I was very thrilled to be asked by Molly at Ulysses Press to review Leigh Tate's latest book, Preppers Livestock Handbook. No one has officially asked for my opinion before - they usually get it, whether they asked for it or not! While the book has been reviewed by many, more adept than I at this reviewing stuff, here's my two-cents-worth.
Let me start off by saying how much easier my start in homesteading would have been, had I had this book on my shelf. Over the years - usually after the fact - I have amassed a hodge-podge of reference materials, covering everything from chicken breeds to bee-keeping, to housing, to fencing, to first aid. While many are perfectly good books, they are usually rather...over-written. You have to wade through a lot of text that impedes getting to the point - that nugget of information you need NOW.

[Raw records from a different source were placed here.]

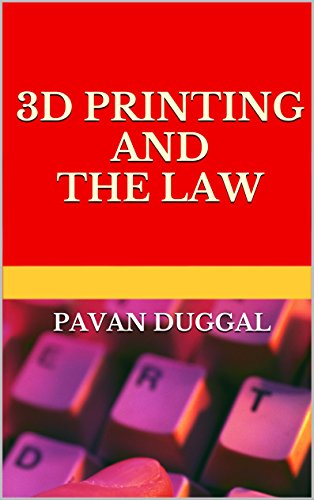 3D PRINTING AND THE LAW
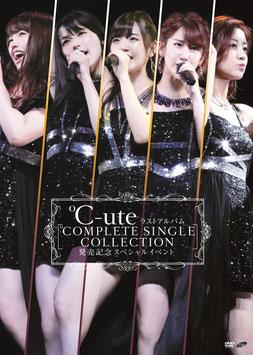 "C-ute Last Album ""COMPLETE SINGLE COLLECTION"" Release Celebration Special"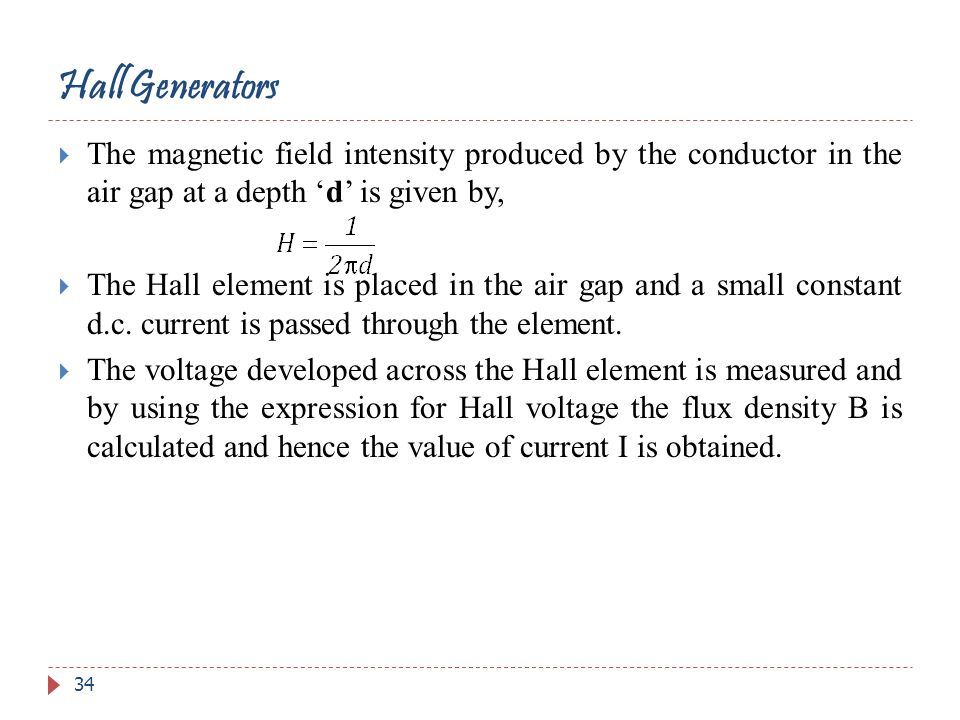 The magnetic field intensity produced by the conductor in the air gap at a depth d is given by, The Hall element is placed in the air gap and a small
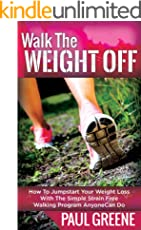 Walk The Weight Off: How To Jumpstart Your Weight Loss With The Simple Strain-Free Walking Program Anyone Can Do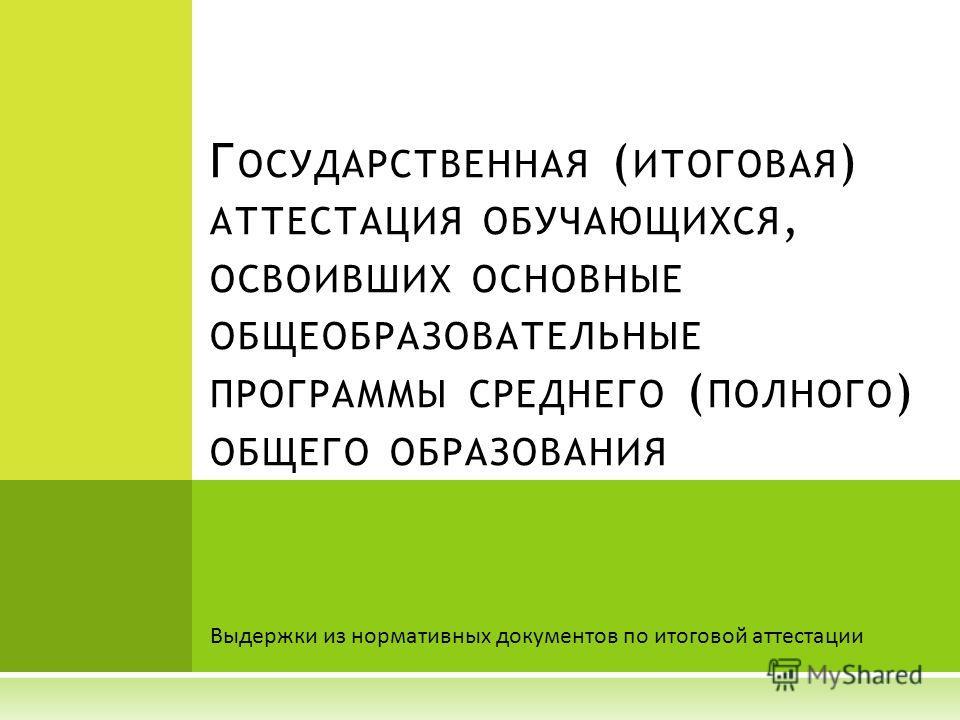 Выдержки из нормативных документов по итоговой аттестации Г ОСУДАРСТВЕННАЯ ( ИТОГОВАЯ ) АТТЕСТАЦИЯ ОБУЧАЮЩИХСЯ, ОСВОИВШИХ ОСНОВНЫЕ ОБЩЕОБРАЗОВАТЕЛЬНЫЕ ПРОГРАММЫ СРЕДНЕГО ( ПОЛНОГО ) ОБЩЕГО ОБРАЗОВАНИЯ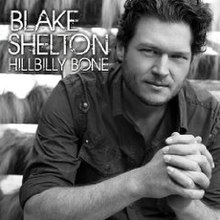 Blake Shelton Hillbilly Bone.jpg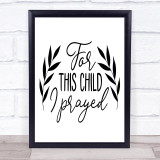 For This Child I Prayed Quote Typogrophy Wall Art Print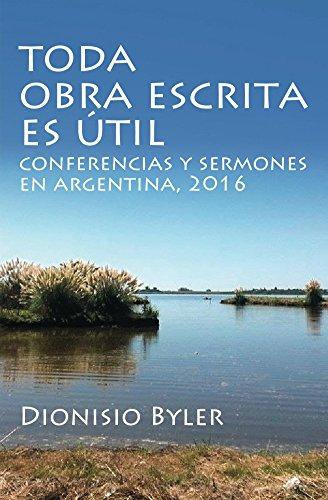 Toda obra escrita es útil: Conferencias y sermones en Argentina, 2016 (Spanish Edition)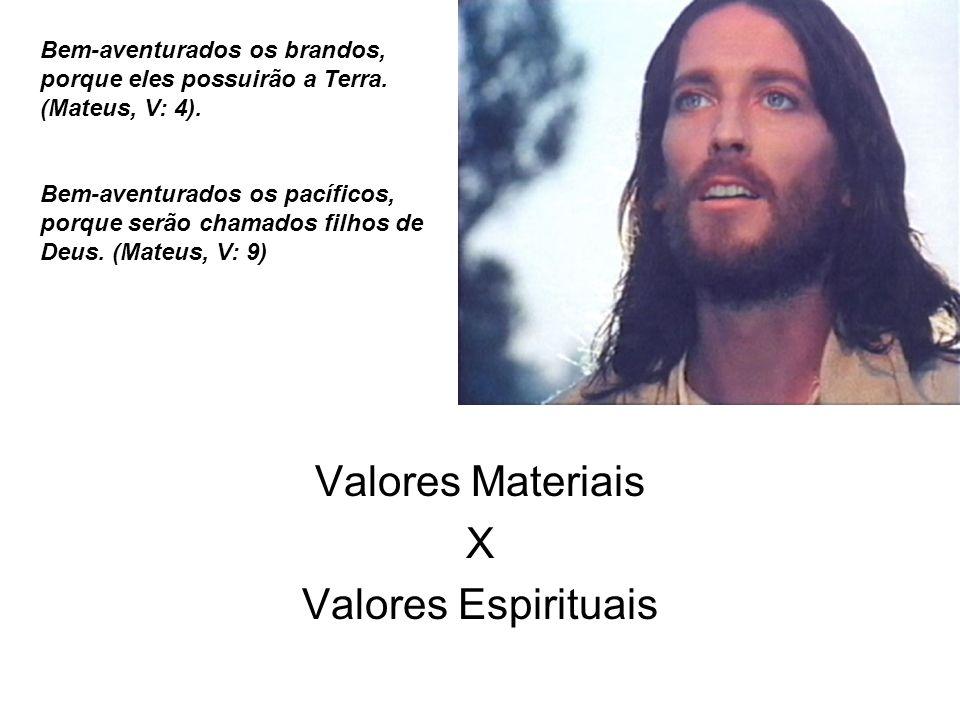 Valores Materiais X Valores Espirituais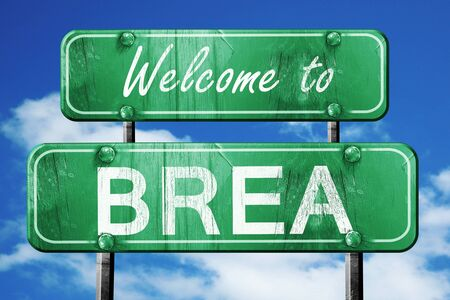 brea: Welcome to brea green road sign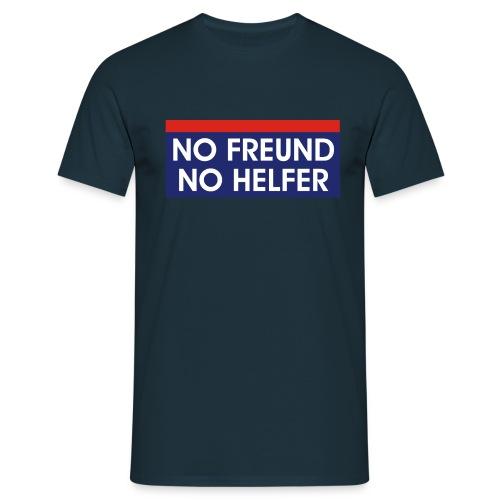 no freund no helfer - Männer T-Shirt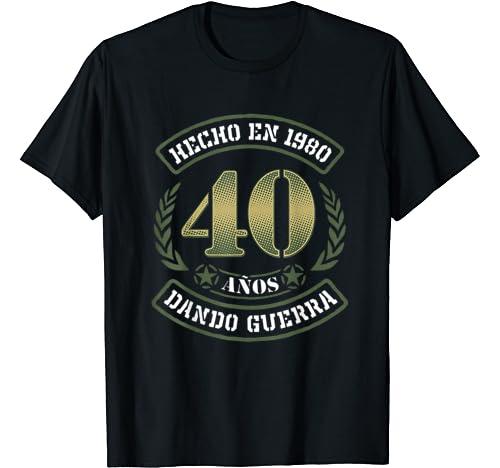 Hecho en 1980 40 Años Dando Guerra Camiseta: Amazon.es: Ropa y accesorios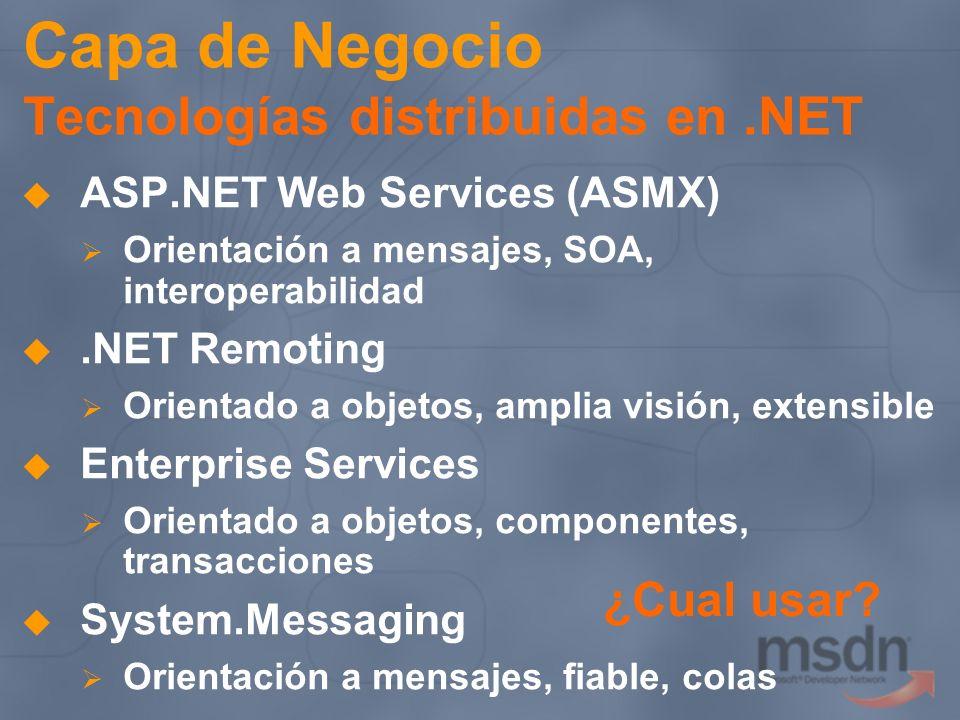 Capa de Negocio Tecnologías distribuidas en.NET ASP.NET Web Services (ASMX) Orientación a mensajes, SOA, interoperabilidad.NET Remoting Orientado a ob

Preppers Livestock Handbook is, in true Leigh Tate style, well-researched, well-organized, well-written, and concise. It has, in one manageable volume, everything one needs when planning the best homestead set up for their circumstances. I am quite impressed by the range of subjects covered and by the fact that the pertinent information - the boots-on-the-ground stuff - has been pared down to easily give you what you need to know to make good, informed decisions.
As a long-time follower of Leigh and Dan, and their great blog, 5 Acres and a Dream, I am not surprised that this is such a great book. And, while all of the information on different breeds, their pros and cons, care and considerations, is a terrific resource, the part of the book that really resonated with me was Chapter 10 - Keeping Things Manageable. This chapter is worth its weight in gold. When you are first realizing your dream of a lifetime (which is what it is to most of us), it is so easy to get carried away. Not only does this put a great strain on the homesteading newcomer, but it puts an unnecessary burden on your budget and often, as in my case, causes losses that need not have been lost.
No matter how long you've been homesteading, this book gives the reader a new, fresh look at their homestead. Once again, Leigh has it the nail on the head.